I recently bought a 99 k2500 classic chevy that has a boss mount and what appears to be all the wiring and plug inns for a boss blade, I believe I just need a Blade and a in cab controller to be up and running.
I am in eastern New Mexico so obviously we don't normally get a lot of snow so I cant justify spending any huge amount of money. 
Any thoughts or ideas for probably a used blade? I assume it will have to be a boss blade? Prices from what Ive seen are 1000-2500 dollar range?
Thanks


----------



## John_DeereGreen (Jan 2, 2011)

That looks like a brand new or nearly new truck side to me. 

Plow and controller and you should be in business.


----------



## Randall Ave (Oct 29, 2014)

John_DeereGreen said:


> That looks like a brand new or nearly new truck side to me.
> 
> Plow and controller and you should be in business.


This, how much snow do you get a season?


----------



## trailman282 (Jul 27, 2016)

some seasons we would not get enough to use it, other years you might need it a few times.
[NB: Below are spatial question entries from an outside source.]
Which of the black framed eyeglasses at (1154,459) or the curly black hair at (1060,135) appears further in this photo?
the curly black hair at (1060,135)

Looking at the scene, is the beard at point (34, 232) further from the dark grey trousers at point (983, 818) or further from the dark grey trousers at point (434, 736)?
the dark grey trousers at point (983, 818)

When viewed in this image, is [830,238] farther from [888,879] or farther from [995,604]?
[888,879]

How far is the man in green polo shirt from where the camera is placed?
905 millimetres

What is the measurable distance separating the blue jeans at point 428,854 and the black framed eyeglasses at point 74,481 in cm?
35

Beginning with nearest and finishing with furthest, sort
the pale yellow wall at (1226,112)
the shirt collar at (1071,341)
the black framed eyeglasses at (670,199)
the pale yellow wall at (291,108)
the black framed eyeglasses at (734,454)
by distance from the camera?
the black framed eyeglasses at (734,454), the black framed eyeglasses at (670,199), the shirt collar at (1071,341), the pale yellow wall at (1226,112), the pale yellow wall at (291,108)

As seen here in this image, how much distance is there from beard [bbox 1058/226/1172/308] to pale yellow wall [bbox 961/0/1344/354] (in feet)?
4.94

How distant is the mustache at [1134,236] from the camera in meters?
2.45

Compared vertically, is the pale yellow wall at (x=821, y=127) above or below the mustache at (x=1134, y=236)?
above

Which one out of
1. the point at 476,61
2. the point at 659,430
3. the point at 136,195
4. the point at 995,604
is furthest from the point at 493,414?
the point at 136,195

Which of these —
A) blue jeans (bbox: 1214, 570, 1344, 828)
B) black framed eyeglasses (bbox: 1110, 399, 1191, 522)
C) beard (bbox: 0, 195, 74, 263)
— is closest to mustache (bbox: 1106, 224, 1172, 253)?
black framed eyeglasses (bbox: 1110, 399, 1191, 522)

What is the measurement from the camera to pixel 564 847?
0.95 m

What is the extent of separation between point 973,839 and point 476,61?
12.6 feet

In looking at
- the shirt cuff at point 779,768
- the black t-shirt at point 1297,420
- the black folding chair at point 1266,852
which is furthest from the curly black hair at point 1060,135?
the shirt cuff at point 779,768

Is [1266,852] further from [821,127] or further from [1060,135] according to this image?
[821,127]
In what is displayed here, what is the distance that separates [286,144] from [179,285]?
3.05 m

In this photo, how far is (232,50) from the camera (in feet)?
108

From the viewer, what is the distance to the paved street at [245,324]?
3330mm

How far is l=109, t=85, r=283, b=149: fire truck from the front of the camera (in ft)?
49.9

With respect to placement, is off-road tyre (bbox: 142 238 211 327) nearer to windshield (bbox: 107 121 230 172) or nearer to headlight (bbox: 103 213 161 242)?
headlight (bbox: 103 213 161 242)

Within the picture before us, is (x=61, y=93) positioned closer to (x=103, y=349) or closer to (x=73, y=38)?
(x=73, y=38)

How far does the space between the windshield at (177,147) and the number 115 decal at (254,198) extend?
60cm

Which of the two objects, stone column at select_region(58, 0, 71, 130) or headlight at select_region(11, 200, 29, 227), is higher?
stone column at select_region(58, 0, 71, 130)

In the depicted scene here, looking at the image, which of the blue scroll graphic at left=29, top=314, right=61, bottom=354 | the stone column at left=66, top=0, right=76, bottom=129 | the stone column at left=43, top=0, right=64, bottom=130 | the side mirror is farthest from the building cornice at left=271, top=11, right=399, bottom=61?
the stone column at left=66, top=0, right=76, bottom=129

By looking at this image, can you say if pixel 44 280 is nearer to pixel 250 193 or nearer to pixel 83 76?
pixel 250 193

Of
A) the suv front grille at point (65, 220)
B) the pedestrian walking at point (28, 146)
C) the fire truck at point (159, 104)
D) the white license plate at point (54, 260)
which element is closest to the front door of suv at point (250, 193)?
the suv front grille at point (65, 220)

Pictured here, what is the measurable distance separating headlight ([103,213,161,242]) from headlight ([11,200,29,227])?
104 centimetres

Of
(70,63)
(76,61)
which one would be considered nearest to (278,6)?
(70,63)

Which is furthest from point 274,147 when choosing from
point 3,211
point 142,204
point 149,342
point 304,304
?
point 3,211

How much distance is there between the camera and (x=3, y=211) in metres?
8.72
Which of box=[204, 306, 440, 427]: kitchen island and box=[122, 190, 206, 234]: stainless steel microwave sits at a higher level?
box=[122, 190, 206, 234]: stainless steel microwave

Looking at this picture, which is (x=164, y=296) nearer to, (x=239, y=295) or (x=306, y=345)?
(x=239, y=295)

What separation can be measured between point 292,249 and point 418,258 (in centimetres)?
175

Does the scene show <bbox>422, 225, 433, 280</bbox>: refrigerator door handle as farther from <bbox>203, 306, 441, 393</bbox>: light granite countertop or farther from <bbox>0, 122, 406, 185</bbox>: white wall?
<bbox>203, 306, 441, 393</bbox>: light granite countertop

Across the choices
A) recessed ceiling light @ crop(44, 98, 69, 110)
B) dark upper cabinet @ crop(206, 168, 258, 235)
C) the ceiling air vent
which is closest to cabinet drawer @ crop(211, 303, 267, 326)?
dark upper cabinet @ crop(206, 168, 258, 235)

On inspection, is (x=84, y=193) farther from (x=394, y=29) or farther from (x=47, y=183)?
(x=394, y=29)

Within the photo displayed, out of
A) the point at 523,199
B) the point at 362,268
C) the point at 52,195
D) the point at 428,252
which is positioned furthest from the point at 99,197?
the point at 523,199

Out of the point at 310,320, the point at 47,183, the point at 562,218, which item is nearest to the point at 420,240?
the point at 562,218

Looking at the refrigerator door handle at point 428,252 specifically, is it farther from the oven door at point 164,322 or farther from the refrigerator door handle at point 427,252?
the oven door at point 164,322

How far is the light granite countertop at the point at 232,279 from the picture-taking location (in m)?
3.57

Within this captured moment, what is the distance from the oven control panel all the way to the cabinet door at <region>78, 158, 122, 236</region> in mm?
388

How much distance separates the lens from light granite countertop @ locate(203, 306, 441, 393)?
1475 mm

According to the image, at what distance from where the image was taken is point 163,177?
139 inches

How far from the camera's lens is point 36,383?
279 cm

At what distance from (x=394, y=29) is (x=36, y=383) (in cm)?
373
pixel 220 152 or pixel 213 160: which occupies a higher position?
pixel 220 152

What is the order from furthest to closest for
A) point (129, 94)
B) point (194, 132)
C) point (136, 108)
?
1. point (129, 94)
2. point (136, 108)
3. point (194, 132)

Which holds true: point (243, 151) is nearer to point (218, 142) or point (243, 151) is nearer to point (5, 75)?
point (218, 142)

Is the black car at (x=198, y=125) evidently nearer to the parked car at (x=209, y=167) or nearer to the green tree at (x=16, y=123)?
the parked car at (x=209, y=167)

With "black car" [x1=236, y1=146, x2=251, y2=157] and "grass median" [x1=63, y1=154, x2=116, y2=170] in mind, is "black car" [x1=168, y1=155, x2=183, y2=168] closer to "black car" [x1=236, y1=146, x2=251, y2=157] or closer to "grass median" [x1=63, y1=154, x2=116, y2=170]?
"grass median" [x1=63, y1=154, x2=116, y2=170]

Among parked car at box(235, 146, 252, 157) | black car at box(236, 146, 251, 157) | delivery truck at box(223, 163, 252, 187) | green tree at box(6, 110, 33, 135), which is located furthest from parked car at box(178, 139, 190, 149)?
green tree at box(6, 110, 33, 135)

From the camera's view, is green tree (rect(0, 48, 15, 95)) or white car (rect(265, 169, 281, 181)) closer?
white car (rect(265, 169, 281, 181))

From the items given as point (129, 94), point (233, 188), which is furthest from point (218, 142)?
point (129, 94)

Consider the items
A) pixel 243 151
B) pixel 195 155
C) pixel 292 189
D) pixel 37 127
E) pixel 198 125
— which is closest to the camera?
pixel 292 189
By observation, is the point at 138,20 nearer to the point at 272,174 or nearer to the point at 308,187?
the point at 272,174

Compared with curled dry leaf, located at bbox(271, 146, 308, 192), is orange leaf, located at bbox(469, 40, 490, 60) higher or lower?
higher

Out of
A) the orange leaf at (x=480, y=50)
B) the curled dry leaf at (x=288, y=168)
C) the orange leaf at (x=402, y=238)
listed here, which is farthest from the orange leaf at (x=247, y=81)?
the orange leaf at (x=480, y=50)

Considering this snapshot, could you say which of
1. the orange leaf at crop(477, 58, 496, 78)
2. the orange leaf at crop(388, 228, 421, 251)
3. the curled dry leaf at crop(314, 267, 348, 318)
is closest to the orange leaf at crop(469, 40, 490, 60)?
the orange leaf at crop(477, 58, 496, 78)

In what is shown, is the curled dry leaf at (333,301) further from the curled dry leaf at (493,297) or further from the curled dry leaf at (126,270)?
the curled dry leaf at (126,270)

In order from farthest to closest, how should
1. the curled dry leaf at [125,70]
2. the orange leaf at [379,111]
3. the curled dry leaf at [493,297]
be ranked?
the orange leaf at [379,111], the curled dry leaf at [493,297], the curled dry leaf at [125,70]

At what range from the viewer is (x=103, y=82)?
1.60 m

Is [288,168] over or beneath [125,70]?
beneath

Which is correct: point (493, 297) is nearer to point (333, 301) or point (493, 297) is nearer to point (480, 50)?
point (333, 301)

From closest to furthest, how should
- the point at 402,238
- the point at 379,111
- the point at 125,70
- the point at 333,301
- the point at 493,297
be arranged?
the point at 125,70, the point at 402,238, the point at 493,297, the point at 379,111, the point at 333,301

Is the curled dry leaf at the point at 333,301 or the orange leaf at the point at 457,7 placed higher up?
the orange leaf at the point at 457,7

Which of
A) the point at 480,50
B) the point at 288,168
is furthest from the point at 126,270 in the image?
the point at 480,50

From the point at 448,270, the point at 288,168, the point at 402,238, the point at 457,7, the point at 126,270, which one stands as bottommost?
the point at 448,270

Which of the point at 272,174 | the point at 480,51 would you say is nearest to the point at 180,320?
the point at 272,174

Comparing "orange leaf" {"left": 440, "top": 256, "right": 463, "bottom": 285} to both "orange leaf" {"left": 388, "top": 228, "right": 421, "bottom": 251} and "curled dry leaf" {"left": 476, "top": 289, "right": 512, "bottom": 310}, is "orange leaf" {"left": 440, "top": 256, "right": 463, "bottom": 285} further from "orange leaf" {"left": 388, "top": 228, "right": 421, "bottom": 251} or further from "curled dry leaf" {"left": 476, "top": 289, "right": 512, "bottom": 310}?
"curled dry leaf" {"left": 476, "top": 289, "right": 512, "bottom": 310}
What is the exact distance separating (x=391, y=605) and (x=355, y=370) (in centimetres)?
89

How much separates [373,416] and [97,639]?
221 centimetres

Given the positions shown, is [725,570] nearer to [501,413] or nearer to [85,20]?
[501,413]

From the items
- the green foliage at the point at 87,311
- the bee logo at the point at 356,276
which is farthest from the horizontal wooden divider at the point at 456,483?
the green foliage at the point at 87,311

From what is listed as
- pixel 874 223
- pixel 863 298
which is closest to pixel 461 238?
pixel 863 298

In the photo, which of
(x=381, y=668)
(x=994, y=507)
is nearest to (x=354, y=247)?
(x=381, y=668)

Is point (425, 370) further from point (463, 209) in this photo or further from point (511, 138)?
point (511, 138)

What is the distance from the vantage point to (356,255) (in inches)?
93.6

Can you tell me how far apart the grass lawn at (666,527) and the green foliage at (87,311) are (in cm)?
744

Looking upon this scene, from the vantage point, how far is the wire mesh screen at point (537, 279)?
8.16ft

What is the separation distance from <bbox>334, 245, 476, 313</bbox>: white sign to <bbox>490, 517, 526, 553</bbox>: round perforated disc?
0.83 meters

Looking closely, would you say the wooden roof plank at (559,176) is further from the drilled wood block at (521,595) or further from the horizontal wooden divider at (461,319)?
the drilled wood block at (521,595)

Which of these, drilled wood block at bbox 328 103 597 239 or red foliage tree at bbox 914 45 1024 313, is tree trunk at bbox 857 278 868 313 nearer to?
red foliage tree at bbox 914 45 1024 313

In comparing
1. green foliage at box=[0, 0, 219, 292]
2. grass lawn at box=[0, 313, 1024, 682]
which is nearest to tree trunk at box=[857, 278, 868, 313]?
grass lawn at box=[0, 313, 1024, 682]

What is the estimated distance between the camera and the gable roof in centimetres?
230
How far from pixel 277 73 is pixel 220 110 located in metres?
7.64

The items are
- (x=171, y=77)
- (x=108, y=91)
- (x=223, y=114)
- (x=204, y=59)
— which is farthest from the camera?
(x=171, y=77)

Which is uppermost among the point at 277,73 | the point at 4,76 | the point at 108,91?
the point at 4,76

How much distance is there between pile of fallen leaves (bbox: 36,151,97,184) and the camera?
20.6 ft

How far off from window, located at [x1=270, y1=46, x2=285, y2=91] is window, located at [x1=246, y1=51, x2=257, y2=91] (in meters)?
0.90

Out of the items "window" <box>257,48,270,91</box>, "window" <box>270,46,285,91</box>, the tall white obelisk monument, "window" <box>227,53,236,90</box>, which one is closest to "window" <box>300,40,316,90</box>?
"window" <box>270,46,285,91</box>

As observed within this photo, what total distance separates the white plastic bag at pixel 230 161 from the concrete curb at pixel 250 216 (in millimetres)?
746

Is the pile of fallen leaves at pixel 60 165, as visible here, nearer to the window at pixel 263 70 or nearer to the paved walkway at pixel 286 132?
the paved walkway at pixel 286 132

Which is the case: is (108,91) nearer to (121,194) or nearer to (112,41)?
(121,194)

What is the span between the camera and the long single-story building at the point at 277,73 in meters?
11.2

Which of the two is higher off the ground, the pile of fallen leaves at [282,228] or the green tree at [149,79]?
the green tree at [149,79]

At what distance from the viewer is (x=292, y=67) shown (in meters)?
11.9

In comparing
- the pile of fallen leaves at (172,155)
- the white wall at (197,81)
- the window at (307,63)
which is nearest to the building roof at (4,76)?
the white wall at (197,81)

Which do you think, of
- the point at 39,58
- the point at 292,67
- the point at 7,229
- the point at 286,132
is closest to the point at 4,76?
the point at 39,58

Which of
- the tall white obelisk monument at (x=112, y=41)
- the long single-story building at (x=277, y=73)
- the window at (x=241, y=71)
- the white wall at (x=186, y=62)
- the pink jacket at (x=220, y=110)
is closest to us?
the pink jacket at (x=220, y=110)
I do own a small business that has a medium size parking lot that needs to stay cleared as much as possible. 
I assume only a boss blade will work with this boss mount? Any other help or input would be very very helpful, the truck is a 99 chevy k2500 classic 4x4 350 engine with a good working tommy lift also and no rust issues, runs great 135k miles on it


----------



## John_DeereGreen (Jan 2, 2011)

Yes, you'll need to find an RT3 mount capable boss blade. I can't remember when they went from RT2 to RT3.


----------